◆ Task description
Each line below that holds the word "hypothesis" counts toward the answer; reply with the total number only.
************
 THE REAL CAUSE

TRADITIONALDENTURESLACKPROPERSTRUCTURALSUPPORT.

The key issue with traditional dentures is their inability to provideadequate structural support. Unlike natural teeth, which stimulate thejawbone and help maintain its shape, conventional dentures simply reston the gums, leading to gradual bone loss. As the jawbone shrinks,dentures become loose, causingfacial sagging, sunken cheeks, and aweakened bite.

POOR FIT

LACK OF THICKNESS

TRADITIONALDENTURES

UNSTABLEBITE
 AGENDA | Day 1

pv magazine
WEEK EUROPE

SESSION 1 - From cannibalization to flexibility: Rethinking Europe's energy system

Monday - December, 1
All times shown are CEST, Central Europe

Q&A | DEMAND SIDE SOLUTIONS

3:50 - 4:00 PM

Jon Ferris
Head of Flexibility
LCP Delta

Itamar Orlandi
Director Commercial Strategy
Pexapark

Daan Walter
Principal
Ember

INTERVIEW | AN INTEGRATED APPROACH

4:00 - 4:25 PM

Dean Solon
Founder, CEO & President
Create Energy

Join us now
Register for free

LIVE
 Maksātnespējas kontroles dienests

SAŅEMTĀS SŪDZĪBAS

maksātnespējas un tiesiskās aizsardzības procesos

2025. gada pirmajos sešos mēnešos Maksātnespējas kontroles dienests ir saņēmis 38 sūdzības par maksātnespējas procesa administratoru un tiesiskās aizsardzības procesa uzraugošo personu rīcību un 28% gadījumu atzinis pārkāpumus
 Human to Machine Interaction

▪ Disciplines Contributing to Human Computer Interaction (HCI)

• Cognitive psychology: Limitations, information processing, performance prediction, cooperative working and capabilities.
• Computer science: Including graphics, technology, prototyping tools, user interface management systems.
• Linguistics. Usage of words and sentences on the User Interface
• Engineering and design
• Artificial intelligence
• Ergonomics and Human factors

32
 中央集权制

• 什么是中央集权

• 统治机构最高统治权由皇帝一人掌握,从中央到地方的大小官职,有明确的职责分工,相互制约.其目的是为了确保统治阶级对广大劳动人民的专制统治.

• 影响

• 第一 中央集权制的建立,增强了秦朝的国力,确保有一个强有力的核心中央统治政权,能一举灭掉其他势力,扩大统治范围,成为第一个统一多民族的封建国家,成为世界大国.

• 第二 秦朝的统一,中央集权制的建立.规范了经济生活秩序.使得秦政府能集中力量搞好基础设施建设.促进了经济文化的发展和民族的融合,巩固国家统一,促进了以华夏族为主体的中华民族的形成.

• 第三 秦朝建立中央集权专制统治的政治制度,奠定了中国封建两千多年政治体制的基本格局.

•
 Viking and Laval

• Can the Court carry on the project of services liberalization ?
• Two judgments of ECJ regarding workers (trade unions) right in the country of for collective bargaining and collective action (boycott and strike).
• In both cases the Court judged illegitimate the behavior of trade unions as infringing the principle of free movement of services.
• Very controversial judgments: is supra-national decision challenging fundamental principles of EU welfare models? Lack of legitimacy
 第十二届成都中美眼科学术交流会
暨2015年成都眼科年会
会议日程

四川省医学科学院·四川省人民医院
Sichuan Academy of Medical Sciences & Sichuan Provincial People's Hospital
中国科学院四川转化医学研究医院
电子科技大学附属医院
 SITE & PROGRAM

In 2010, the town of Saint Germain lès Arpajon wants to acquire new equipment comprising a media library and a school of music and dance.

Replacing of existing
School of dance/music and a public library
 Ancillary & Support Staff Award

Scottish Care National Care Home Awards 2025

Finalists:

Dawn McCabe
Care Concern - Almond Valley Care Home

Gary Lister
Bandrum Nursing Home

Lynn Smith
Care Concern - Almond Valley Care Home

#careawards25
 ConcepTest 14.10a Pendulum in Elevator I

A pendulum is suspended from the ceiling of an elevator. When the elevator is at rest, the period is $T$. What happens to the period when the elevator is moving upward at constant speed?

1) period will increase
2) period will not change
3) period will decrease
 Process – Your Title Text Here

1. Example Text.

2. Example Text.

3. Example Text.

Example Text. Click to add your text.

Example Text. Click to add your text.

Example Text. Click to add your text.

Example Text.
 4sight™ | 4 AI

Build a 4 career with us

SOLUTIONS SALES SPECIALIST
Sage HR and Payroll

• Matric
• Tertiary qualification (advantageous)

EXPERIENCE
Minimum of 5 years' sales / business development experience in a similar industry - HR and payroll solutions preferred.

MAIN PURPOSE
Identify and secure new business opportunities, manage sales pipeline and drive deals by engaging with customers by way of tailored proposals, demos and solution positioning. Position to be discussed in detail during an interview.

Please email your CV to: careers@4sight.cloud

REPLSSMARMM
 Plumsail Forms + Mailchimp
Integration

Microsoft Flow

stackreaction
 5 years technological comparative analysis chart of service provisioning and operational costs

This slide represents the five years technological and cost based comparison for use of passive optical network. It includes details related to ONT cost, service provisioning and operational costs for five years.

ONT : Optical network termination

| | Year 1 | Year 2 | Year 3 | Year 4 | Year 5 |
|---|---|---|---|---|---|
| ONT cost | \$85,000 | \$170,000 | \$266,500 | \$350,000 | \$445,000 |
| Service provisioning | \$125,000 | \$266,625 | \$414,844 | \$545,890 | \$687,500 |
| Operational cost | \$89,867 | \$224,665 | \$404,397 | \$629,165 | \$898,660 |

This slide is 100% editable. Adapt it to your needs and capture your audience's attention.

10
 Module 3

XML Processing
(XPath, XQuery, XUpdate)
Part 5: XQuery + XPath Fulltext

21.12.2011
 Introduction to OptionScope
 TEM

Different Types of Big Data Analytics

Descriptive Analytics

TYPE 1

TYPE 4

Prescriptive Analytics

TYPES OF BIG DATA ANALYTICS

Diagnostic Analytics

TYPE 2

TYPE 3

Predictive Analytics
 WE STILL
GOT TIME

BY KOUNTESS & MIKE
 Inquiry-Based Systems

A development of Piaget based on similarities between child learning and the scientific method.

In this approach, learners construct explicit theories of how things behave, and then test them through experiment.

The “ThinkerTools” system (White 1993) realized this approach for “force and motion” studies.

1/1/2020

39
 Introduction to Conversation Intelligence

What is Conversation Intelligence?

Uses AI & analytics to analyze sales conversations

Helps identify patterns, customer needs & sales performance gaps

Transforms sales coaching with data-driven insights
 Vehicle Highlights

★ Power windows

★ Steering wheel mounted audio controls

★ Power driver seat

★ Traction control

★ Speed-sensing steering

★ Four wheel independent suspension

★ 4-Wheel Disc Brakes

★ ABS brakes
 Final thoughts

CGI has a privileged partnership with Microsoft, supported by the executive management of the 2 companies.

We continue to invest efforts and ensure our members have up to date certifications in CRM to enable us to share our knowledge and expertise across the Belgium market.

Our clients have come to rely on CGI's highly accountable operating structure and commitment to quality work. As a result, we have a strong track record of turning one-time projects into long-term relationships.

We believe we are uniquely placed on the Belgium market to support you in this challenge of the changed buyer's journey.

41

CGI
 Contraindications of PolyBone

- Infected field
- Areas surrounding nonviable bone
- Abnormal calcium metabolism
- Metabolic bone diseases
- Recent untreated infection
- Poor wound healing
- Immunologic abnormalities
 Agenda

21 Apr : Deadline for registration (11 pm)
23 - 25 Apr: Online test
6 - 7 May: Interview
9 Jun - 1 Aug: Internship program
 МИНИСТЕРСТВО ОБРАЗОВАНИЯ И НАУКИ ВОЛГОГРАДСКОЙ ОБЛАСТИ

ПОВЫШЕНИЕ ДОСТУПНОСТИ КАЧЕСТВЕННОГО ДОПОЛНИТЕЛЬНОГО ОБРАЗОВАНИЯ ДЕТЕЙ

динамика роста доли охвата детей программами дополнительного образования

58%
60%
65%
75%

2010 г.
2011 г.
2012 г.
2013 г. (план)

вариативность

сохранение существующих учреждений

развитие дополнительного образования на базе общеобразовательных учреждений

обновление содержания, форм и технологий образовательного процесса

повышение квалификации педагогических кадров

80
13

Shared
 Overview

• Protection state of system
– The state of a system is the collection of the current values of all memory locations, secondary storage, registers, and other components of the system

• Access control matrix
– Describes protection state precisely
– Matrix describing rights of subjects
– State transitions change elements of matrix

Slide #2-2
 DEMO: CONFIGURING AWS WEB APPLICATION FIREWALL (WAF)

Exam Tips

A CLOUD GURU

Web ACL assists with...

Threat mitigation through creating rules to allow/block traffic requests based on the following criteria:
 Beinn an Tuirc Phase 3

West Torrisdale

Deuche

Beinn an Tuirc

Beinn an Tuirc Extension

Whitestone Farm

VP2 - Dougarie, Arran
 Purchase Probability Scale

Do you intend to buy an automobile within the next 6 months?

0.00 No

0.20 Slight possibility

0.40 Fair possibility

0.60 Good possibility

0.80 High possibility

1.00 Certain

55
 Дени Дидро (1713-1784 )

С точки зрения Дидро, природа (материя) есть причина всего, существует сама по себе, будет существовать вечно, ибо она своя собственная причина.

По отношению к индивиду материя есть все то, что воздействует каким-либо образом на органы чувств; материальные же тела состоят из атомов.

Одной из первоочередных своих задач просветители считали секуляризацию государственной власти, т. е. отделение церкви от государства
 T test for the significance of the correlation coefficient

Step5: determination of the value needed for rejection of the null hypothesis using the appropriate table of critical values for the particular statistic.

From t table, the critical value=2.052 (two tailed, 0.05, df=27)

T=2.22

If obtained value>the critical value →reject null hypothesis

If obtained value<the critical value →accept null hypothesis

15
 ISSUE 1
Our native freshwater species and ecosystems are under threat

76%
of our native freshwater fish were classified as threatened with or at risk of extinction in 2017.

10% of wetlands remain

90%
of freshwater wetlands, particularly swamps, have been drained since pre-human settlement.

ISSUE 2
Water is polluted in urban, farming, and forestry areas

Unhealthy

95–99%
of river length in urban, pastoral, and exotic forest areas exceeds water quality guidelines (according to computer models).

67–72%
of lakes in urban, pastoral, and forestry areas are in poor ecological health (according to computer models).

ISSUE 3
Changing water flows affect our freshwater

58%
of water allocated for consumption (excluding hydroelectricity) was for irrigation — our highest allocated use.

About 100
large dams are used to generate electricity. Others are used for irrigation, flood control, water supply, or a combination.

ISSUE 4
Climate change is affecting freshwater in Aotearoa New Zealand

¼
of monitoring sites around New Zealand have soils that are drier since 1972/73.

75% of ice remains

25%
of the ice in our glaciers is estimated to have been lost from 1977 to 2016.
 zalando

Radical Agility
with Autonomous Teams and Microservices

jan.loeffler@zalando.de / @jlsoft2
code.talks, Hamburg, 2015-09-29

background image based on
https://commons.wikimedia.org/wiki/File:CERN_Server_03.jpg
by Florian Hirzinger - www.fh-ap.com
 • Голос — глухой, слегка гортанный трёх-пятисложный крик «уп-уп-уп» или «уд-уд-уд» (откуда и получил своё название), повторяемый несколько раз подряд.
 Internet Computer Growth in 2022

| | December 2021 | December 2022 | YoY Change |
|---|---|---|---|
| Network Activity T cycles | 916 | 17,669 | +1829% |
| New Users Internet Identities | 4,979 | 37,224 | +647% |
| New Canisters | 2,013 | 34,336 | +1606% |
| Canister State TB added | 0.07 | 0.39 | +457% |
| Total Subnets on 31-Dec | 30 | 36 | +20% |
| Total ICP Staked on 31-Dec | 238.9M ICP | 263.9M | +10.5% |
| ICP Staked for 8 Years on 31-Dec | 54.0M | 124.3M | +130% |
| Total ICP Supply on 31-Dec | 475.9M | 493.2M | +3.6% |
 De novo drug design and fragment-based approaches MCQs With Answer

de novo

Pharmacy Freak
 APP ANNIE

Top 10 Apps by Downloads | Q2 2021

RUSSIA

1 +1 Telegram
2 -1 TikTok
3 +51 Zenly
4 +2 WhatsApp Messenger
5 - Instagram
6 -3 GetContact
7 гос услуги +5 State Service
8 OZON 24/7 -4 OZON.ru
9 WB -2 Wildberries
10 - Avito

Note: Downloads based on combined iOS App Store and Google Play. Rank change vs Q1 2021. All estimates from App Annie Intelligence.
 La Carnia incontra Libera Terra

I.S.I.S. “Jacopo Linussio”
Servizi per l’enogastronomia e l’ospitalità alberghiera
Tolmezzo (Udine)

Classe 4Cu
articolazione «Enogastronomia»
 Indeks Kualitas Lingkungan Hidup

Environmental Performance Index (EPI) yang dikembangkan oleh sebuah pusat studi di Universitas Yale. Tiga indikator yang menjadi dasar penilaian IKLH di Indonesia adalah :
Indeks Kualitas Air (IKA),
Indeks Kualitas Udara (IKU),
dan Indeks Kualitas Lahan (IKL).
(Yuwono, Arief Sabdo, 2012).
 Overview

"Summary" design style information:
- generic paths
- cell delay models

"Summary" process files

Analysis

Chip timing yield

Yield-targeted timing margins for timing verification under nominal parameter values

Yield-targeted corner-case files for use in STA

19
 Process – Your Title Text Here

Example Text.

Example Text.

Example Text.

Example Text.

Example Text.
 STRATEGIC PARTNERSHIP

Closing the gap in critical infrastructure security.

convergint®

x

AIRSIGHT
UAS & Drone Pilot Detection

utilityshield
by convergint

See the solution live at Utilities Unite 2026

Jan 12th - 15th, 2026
************
◆ Answer to this problem
3